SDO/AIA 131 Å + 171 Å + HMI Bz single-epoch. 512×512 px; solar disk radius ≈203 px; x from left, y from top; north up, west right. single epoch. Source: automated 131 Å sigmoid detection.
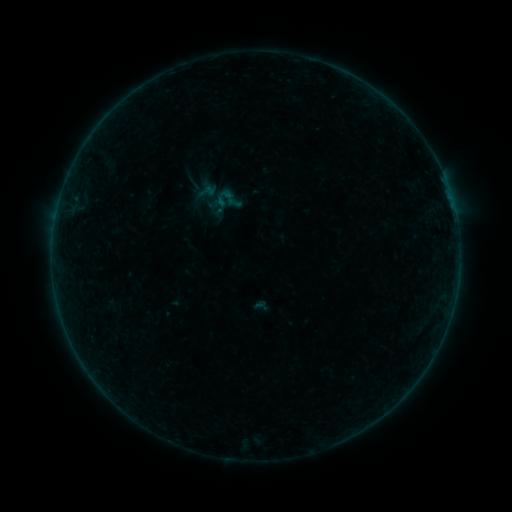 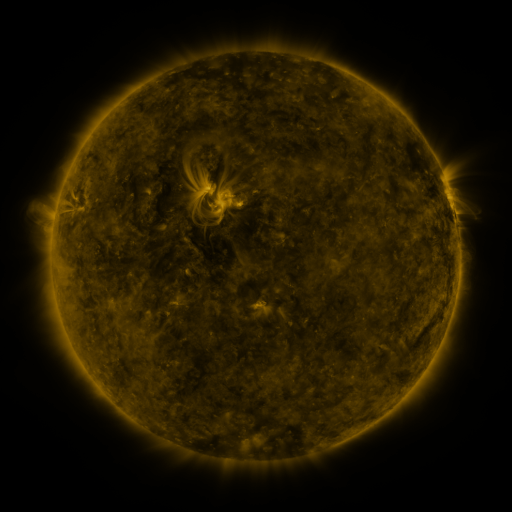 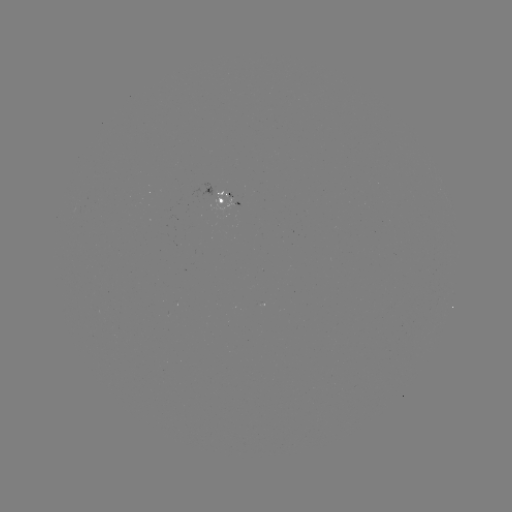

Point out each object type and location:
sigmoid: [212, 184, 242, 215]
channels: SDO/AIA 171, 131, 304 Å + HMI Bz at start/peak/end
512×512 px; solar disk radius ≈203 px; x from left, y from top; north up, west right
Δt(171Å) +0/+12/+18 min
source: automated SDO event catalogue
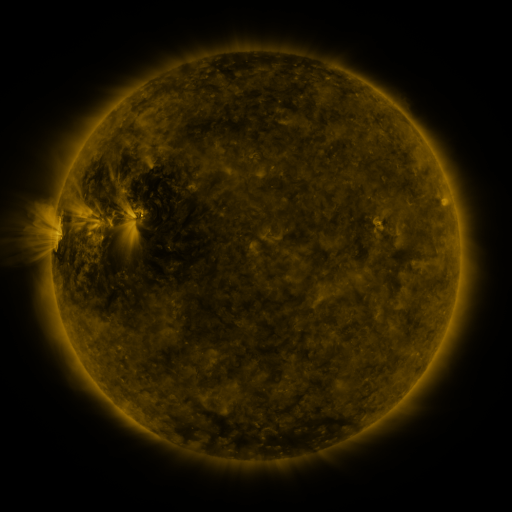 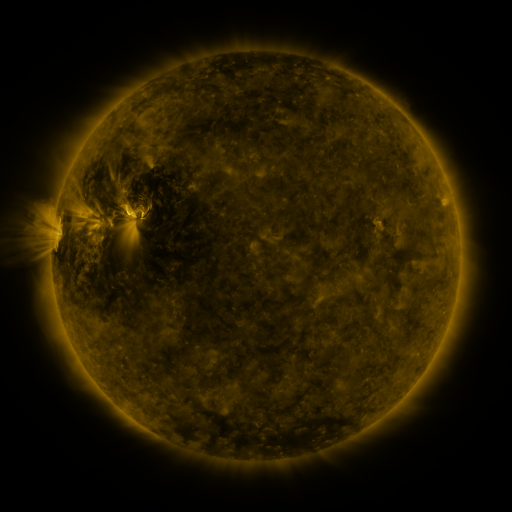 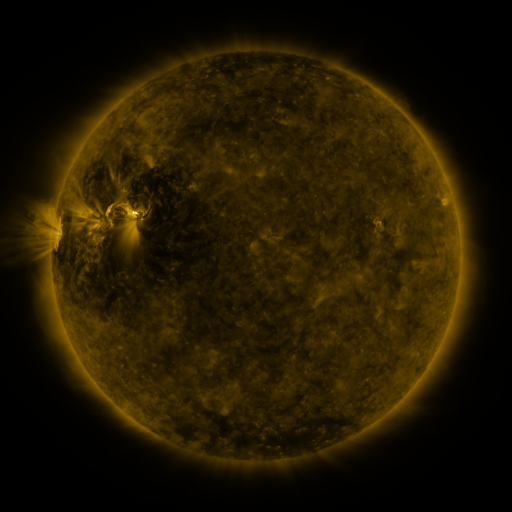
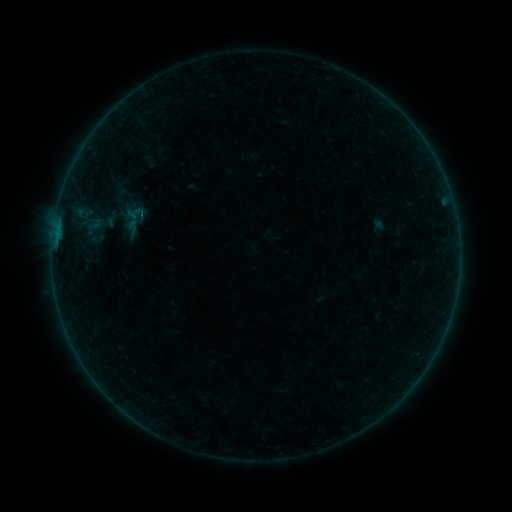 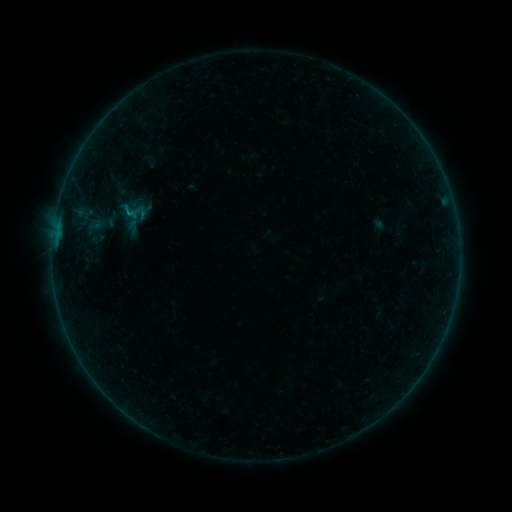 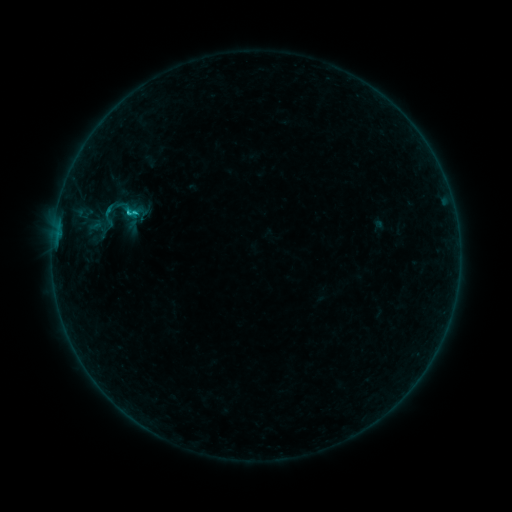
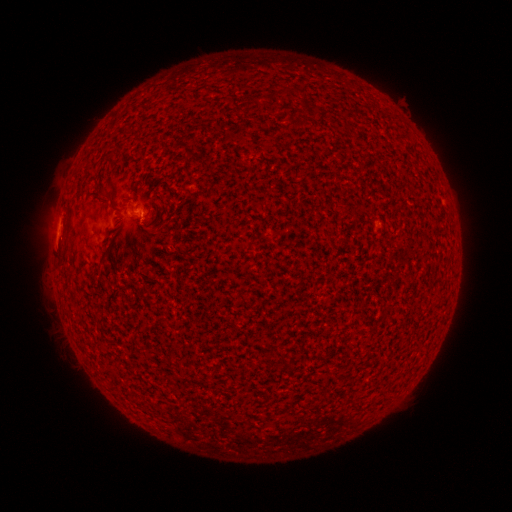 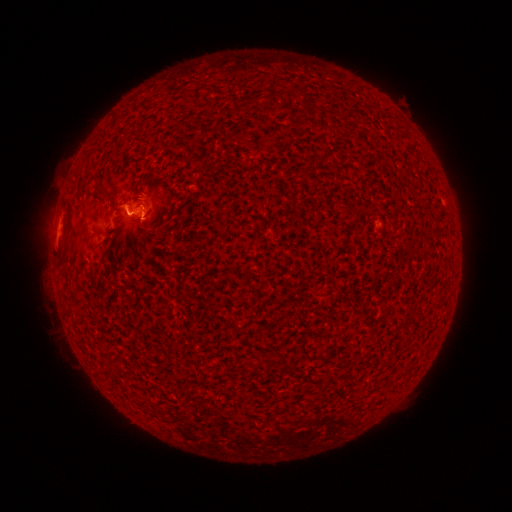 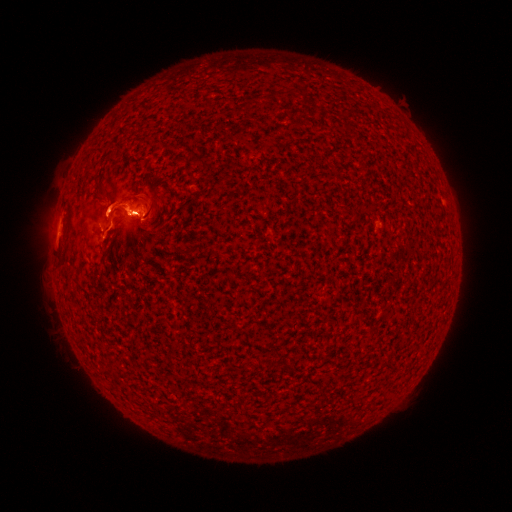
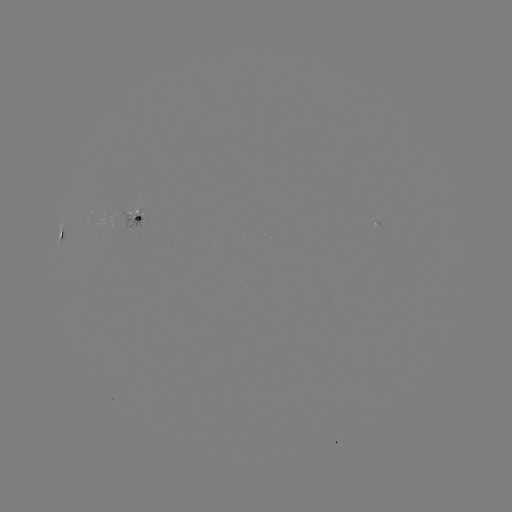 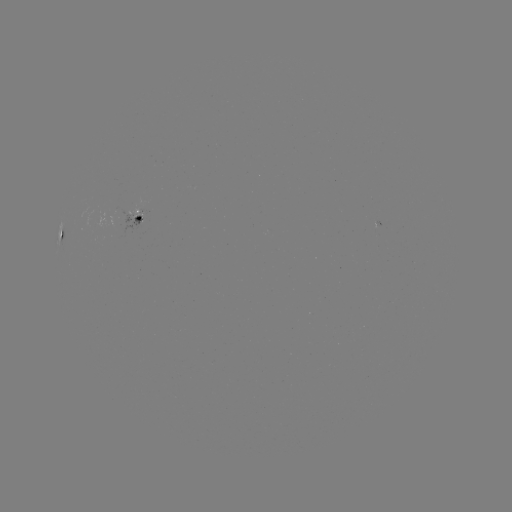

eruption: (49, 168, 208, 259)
§ §
__Written task__: Can you write out all the rows above again, switching every "px" to "pixels" and changing nothing else? Leave the pictures out of your answer.

__Expected answer__:
SDO/AIA 131 Å + 171 Å + HMI Bz single-epoch. 512×512 pixels; solar disk radius ≈203 pixels; x from left, y from top; north up, west right. single epoch. Source: automated 131 Å sigmoid detection.

Point out each object type and location:
sigmoid: [212, 184, 242, 215]
channels: SDO/AIA 171, 131, 304 Å + HMI Bz at start/peak/end
512×512 pixels; solar disk radius ≈203 pixels; x from left, y from top; north up, west right
Δt(171Å) +0/+12/+18 min
source: automated SDO event catalogue

eruption: (49, 168, 208, 259)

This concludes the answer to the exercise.